Files
BanGUI/Docs/Tasks.md
Lukas 67b26a3ef7 Refactor pagination with cursor-based support and standardized response format
- Implement cursor-based pagination in pagination.py
- Update response models to standardize pagination structure
- Add cursor pagination utilities for repositories
- Update HistoryArchiveRepository and ImportLogRepository with new pagination
- Add comprehensive tests for cursor pagination
- Update documentation for backend development and task tracking

Co-authored-by: Copilot <223556219+Copilot@users.noreply.github.com>
2026-05-01 17:54:05 +02:00

6.1 KiB

[MEDIUM] Inefficient database pagination uses OFFSET

Where found

  • backend/app/utils/pagination.py — uses OFFSET (page-1) * page_size

Why this is needed

OFFSET scans and discards N rows to fetch N+limit.

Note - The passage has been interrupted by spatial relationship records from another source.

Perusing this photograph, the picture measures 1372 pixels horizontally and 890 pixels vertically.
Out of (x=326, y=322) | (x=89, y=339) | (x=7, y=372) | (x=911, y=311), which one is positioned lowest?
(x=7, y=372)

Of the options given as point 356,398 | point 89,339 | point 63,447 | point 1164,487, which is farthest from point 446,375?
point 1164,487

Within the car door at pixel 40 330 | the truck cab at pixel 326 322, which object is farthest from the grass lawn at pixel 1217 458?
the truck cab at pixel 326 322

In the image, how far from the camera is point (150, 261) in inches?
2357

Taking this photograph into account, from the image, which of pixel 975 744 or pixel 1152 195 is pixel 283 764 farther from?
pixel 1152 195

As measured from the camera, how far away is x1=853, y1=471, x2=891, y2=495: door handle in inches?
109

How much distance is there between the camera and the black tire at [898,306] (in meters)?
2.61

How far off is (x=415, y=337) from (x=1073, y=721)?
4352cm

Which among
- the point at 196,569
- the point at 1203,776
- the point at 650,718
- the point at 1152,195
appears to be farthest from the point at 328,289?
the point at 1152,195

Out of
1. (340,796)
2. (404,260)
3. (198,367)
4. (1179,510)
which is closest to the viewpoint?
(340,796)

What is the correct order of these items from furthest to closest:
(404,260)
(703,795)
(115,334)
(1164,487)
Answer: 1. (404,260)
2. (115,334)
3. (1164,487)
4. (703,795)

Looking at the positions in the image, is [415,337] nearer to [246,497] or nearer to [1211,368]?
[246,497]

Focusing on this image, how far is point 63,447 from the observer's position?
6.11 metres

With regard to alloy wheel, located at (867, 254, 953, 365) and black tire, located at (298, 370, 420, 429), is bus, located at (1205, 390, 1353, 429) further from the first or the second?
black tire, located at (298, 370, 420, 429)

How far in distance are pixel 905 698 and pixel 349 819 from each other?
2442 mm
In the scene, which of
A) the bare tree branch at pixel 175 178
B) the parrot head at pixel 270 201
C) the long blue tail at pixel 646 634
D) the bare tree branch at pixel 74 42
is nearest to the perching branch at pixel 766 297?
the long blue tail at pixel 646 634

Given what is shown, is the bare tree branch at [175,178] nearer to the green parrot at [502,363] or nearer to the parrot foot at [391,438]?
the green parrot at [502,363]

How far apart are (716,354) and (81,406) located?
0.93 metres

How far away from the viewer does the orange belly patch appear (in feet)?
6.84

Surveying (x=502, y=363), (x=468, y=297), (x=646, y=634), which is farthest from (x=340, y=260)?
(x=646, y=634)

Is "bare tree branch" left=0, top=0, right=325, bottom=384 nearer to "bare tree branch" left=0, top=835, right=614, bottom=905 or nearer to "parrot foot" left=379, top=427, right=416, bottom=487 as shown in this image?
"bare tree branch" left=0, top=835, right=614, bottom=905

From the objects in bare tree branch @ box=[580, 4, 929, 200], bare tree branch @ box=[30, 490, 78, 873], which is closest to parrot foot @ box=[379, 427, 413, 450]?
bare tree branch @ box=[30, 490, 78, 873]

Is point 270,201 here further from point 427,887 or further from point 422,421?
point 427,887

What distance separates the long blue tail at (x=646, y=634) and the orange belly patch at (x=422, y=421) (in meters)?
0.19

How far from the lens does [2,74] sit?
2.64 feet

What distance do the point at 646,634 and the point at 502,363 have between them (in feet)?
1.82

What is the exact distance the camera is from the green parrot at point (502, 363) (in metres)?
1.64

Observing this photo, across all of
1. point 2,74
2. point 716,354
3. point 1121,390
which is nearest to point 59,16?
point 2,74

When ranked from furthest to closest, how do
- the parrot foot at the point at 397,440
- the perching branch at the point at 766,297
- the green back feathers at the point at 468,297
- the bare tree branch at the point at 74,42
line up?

Last page on 10M row table: 15 seconds ⚠️

Goal

Implement keyset pagination (cursor-based) for large result sets.

What to do

  1. Short-term: Add database indexes on sort columns
  2. Long-term: Implement cursor-based pagination using WHERE instead of OFFSET
  3. Frontend sends cursor (last row ID) instead of page number

Possible traps and issues

  • Cursor must be deterministic
  • API contract changes
  • Cursor format must be opaque to client

Docs changes needed

  • Update Docs/Backend-Development.md § Database Performance

Doc references

  • Docs/Backend-Development.md (database performance)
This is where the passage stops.